• _Source material_
=== Section Start ===
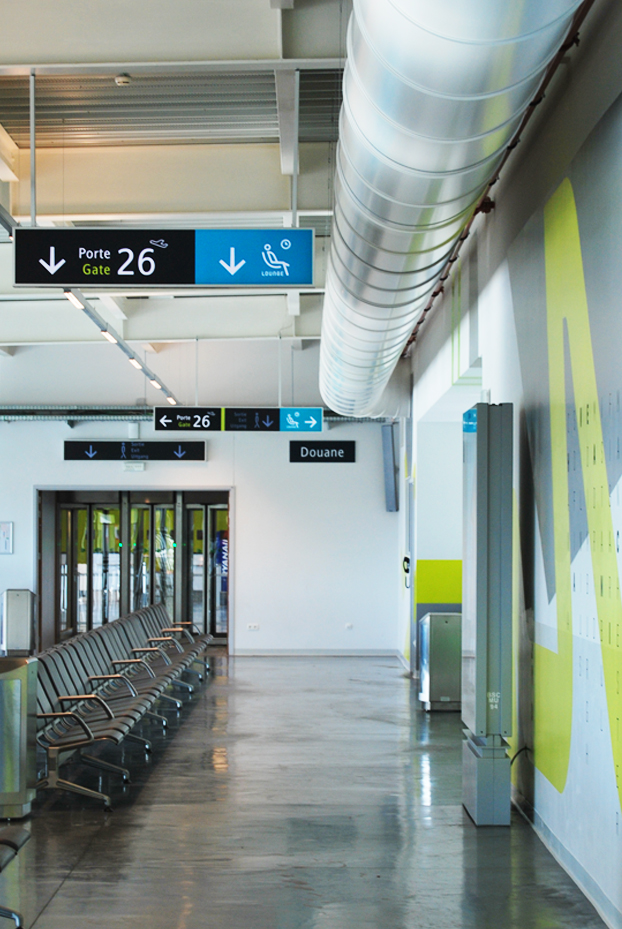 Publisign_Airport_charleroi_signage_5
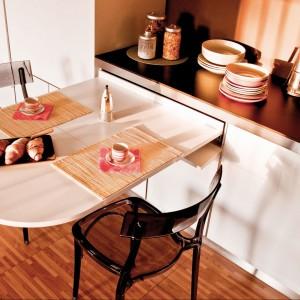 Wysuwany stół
=== Section End ===
=== Section Start ===
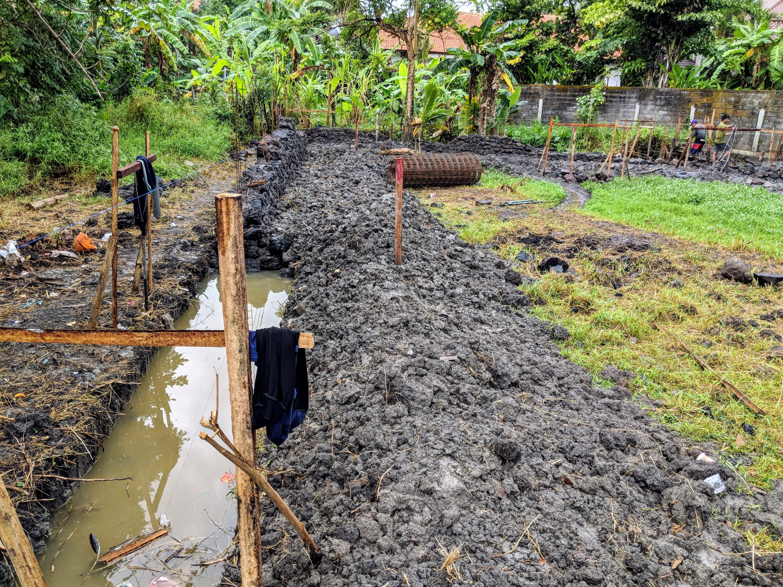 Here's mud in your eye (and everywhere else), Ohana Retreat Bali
=== Section End ===
• _Problem requirements_
In the data above, the stretch from the line with "Publisign_Airport_charleroi_signage_5" through the line with "Wysuwany stół" is to be returned exactly, minus any pictures.

• _Written response_
 Publisign_Airport_charleroi_signage_5
 Wysuwany stół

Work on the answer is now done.